-- start PROVIDED RECORDS --

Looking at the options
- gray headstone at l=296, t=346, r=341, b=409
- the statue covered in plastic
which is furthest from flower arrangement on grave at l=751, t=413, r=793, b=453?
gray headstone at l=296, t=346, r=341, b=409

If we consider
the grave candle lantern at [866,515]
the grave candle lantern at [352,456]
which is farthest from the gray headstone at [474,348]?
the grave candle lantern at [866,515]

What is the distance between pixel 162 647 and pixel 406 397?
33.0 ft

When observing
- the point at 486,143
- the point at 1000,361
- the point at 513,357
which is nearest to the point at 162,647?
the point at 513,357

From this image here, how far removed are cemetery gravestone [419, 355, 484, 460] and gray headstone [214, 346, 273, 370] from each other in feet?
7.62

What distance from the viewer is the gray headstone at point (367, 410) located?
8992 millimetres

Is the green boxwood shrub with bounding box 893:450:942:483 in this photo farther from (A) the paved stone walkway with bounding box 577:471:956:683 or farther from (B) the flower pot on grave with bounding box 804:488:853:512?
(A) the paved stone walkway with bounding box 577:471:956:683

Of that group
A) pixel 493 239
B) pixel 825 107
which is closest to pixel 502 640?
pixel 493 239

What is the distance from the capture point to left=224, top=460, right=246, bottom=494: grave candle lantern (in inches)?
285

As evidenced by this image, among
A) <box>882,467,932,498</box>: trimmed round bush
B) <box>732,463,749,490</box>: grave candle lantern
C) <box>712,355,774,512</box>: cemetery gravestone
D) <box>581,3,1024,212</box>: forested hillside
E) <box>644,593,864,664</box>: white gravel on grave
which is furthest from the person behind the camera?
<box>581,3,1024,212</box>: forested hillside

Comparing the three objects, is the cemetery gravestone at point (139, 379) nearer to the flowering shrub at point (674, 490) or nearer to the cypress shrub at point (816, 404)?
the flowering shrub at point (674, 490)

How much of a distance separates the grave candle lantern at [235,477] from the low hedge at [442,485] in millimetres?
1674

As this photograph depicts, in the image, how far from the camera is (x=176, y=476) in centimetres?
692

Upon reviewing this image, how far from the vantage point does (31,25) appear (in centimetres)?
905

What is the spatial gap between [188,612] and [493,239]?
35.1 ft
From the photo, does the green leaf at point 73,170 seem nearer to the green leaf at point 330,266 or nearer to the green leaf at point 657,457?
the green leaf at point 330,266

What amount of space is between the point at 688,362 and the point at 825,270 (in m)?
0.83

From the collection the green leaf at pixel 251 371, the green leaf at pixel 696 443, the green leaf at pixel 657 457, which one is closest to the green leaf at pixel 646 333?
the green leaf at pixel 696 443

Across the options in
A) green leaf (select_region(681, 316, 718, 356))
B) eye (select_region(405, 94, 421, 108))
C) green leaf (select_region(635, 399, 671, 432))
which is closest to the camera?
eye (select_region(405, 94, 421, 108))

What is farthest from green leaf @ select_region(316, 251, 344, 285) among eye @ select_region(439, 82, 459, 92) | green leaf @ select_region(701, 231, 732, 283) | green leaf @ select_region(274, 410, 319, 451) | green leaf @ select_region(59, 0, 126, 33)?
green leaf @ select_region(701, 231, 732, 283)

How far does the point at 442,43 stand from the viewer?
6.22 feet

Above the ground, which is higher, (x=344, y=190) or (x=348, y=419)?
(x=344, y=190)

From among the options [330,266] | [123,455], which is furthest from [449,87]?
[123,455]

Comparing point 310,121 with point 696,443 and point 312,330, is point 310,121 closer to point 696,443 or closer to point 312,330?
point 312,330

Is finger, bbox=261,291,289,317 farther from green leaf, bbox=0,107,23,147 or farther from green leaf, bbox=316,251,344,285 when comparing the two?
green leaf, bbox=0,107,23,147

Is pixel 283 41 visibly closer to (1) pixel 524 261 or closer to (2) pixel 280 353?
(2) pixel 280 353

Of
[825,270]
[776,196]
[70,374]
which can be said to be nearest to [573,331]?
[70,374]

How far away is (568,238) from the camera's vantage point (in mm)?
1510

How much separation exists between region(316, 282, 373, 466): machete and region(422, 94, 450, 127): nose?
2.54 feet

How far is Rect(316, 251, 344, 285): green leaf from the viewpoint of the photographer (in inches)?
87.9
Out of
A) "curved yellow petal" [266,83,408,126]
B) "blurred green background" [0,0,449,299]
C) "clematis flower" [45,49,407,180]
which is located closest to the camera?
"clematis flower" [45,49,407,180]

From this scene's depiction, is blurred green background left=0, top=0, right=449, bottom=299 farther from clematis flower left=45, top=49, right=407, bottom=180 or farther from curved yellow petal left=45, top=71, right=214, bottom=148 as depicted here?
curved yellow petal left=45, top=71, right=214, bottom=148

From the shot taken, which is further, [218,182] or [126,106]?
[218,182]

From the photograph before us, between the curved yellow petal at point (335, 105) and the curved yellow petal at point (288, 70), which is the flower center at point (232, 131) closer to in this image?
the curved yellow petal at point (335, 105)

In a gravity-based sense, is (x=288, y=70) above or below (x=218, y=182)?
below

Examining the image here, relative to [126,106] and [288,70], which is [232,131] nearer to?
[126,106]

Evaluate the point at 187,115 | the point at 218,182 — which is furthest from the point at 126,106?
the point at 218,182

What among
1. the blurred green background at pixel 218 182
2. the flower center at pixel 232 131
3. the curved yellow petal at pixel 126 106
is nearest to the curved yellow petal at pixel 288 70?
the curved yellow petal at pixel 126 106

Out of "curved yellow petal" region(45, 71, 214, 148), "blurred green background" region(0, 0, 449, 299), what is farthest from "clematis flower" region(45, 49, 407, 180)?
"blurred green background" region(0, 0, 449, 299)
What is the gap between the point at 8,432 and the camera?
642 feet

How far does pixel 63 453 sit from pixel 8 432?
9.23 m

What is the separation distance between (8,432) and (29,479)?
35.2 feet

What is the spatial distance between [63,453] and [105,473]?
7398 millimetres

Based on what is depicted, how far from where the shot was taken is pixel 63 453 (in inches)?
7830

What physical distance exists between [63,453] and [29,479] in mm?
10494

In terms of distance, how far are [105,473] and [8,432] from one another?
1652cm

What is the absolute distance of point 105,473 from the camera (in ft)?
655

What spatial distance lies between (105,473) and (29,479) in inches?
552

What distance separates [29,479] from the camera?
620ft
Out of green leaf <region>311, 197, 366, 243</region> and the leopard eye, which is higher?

-- end PROVIDED RECORDS --

# OBJECTIVE:
Retype all of the records above, word for word, with nothing changed or left out.

# ANSWER FOR THIS EXERCISE:
Looking at the options
- gray headstone at l=296, t=346, r=341, b=409
- the statue covered in plastic
which is furthest from flower arrangement on grave at l=751, t=413, r=793, b=453?
gray headstone at l=296, t=346, r=341, b=409

If we consider
the grave candle lantern at [866,515]
the grave candle lantern at [352,456]
which is farthest from the gray headstone at [474,348]?
the grave candle lantern at [866,515]

What is the distance between pixel 162 647 and pixel 406 397?
33.0 ft

When observing
- the point at 486,143
- the point at 1000,361
- the point at 513,357
which is nearest to the point at 162,647?
the point at 513,357

From this image here, how far removed are cemetery gravestone [419, 355, 484, 460] and gray headstone [214, 346, 273, 370] from each other in feet?
7.62

What distance from the viewer is the gray headstone at point (367, 410) located?
8992 millimetres

Is the green boxwood shrub with bounding box 893:450:942:483 in this photo farther from (A) the paved stone walkway with bounding box 577:471:956:683 or farther from (B) the flower pot on grave with bounding box 804:488:853:512?
(A) the paved stone walkway with bounding box 577:471:956:683

Of that group
A) pixel 493 239
B) pixel 825 107
which is closest to pixel 502 640?
pixel 493 239

What is the distance from the capture point to left=224, top=460, right=246, bottom=494: grave candle lantern (in inches)?
285

As evidenced by this image, among
A) <box>882,467,932,498</box>: trimmed round bush
B) <box>732,463,749,490</box>: grave candle lantern
C) <box>712,355,774,512</box>: cemetery gravestone
D) <box>581,3,1024,212</box>: forested hillside
E) <box>644,593,864,664</box>: white gravel on grave
which is furthest from the person behind the camera?
<box>581,3,1024,212</box>: forested hillside

Comparing the three objects, is the cemetery gravestone at point (139, 379) nearer to the flowering shrub at point (674, 490) or nearer to the cypress shrub at point (816, 404)?
the flowering shrub at point (674, 490)

How much of a distance separates the grave candle lantern at [235,477] from the low hedge at [442,485] in millimetres?
1674

As this photograph depicts, in the image, how far from the camera is (x=176, y=476) in centimetres?
692

Upon reviewing this image, how far from the vantage point does (31,25) appear (in centimetres)?
905

What is the spatial gap between [188,612] and [493,239]?
35.1 ft
From the photo, does the green leaf at point 73,170 seem nearer to the green leaf at point 330,266 or nearer to the green leaf at point 657,457?
the green leaf at point 330,266

What amount of space is between the point at 688,362 and the point at 825,270 (in m)?
0.83

From the collection the green leaf at pixel 251 371, the green leaf at pixel 696 443, the green leaf at pixel 657 457, which one is closest to the green leaf at pixel 646 333?
the green leaf at pixel 696 443

Across the options in
A) green leaf (select_region(681, 316, 718, 356))
B) eye (select_region(405, 94, 421, 108))
C) green leaf (select_region(635, 399, 671, 432))
which is closest to the camera?
eye (select_region(405, 94, 421, 108))

What is farthest from green leaf @ select_region(316, 251, 344, 285) among eye @ select_region(439, 82, 459, 92) | green leaf @ select_region(701, 231, 732, 283) | green leaf @ select_region(274, 410, 319, 451) | green leaf @ select_region(59, 0, 126, 33)?
green leaf @ select_region(701, 231, 732, 283)

How far does the point at 442,43 stand from the viewer?
6.22 feet

Above the ground, which is higher, (x=344, y=190) or (x=348, y=419)?
(x=344, y=190)

From among the options [330,266] | [123,455], which is furthest from [449,87]?
[123,455]

Comparing point 310,121 with point 696,443 and point 312,330, is point 310,121 closer to point 696,443 or closer to point 312,330?
point 312,330

Is finger, bbox=261,291,289,317 farther from green leaf, bbox=0,107,23,147 or farther from green leaf, bbox=316,251,344,285 when comparing the two?
green leaf, bbox=0,107,23,147

Is pixel 283 41 visibly closer to (1) pixel 524 261 or closer to (2) pixel 280 353?
(2) pixel 280 353

Of
[825,270]
[776,196]
[70,374]
which can be said to be nearest to [573,331]?
[70,374]

How far away is (568,238) from the camera's vantage point (in mm)?
1510

How much separation exists between region(316, 282, 373, 466): machete and region(422, 94, 450, 127): nose?
2.54 feet

How far is Rect(316, 251, 344, 285): green leaf from the viewpoint of the photographer (in inches)?
87.9
Out of
A) "curved yellow petal" [266,83,408,126]
B) "blurred green background" [0,0,449,299]
C) "clematis flower" [45,49,407,180]
which is located closest to the camera?
"clematis flower" [45,49,407,180]

From this scene's depiction, is blurred green background left=0, top=0, right=449, bottom=299 farther from clematis flower left=45, top=49, right=407, bottom=180 or farther from curved yellow petal left=45, top=71, right=214, bottom=148 as depicted here?
curved yellow petal left=45, top=71, right=214, bottom=148

From the shot taken, which is further, [218,182] or [126,106]?
[218,182]

From the photograph before us, between the curved yellow petal at point (335, 105) and the curved yellow petal at point (288, 70), which is the flower center at point (232, 131) closer to in this image?
the curved yellow petal at point (335, 105)

In a gravity-based sense, is (x=288, y=70) above or below (x=218, y=182)?
below

Examining the image here, relative to [126,106] and [288,70], which is [232,131] nearer to?
[126,106]

Evaluate the point at 187,115 | the point at 218,182 — which is furthest from the point at 126,106?
the point at 218,182

What among
1. the blurred green background at pixel 218 182
2. the flower center at pixel 232 131
3. the curved yellow petal at pixel 126 106
is nearest to the curved yellow petal at pixel 288 70?
the curved yellow petal at pixel 126 106

Out of "curved yellow petal" region(45, 71, 214, 148), "blurred green background" region(0, 0, 449, 299), what is farthest from "clematis flower" region(45, 49, 407, 180)?
"blurred green background" region(0, 0, 449, 299)
What is the gap between the point at 8,432 and the camera?
642 feet

How far does pixel 63 453 sit from pixel 8 432?
9.23 m

What is the separation distance between (8,432) and (29,479)?
35.2 feet

What is the spatial distance between [63,453] and [105,473]?
7398 millimetres

Based on what is depicted, how far from where the shot was taken is pixel 63 453 (in inches)?
7830

What physical distance exists between [63,453] and [29,479] in mm?
10494

In terms of distance, how far are [105,473] and [8,432] from one another?
1652cm

What is the absolute distance of point 105,473 from the camera (in ft)?
655

What spatial distance lies between (105,473) and (29,479) in inches?
552

What distance separates [29,479] from the camera?
620ft
Out of green leaf <region>311, 197, 366, 243</region> and the leopard eye, which is higher?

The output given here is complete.